话不多说,想要搬移代码快速实现的直接看github:https://github.com/Frank1481906280/CV4Android
一、opencv的JNI配置可直接参考其他的blog,我贴出cmakelist,基本就行了。基本要求是要配置好NDK等,这些都可以在Android studio中完成。
# For more information about using CMake with Android Studio, read the
# documentation: https://d.android.com/studio/projects/add-native-code.html
# Sets the minimum version of CMake required to build the native library.

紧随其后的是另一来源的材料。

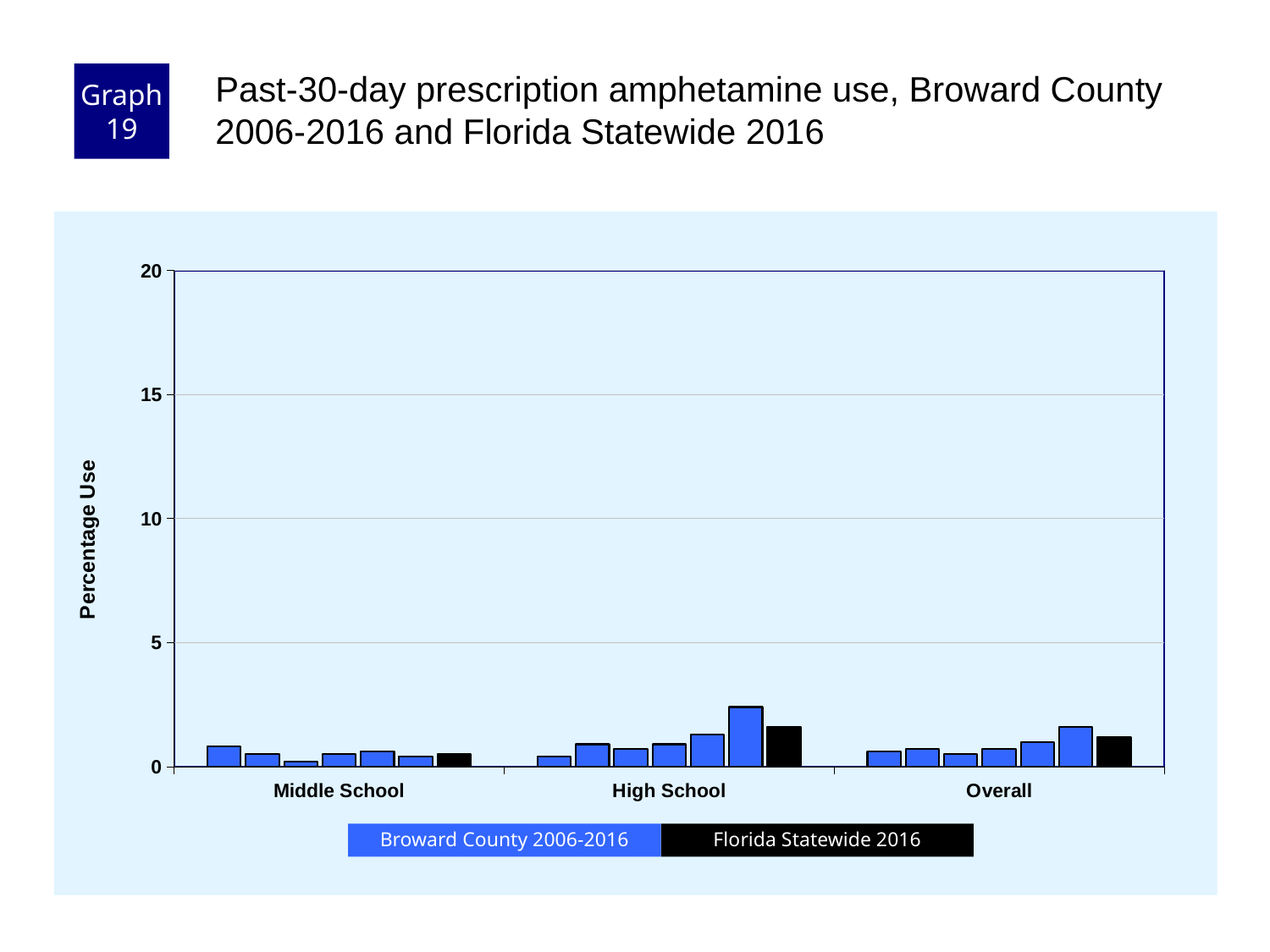
What kind of chart is shown on the slide? bar chart Which is larger: the Florida Statewide 2016 value for High School or the Florida Statewide 2016 value for Middle School? High School What is the label of the y axis? Percentage Use Which category contains the tallest bar on the chart? High School Is the value for Florida Statewide 2016 in the High School category greater or less than 5? less How many series does the legend list? 2 Which category has the lowest Florida Statewide 2016 value? Middle School Is the value for Florida Statewide 2016 in the Overall category greater or less than 10? less In the High School category, which is larger: the tallest Broward County 2006-2016 bar or the Florida Statewide 2016 bar? the tallest Broward County 2006-2016 bar Which colour represents Florida Statewide 2016 in the legend? black Is the tallest Broward County 2006-2016 bar in the High School category greater or less than 5? less How many school-level categories are shown on the x axis? 3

cmake_minimum_required(VERSION 3.4.1)
# ##################### OpenCV 环境 ############################
#设置OpenCV-android-sdk路径
set( OpenCV_DIR D:/opencv-3.4.6-android/OpenCV-android-sdk/sdk/native/jni )
find_package(OpenCV REQUIRED )
if(OpenCV_FOUND)
include_directories(${OpenCV_INCLUDE_DIRS})
message(STATUS "OpenCV library status:")
message(STATUS " version: ${OpenCV_VERSION}")
message(STATUS " libraries: ${OpenCV_LIBS}")
message(STATUS " include path: ${OpenCV_INCLUDE_DIRS}")
else(OpenCV_FOUND)
message(FATAL_ERROR "OpenCV library not found")
endif(OpenCV_FOUND)
# Creates and names a library, sets it as either STATIC
# or SHARED, and provides the relative paths to its source code.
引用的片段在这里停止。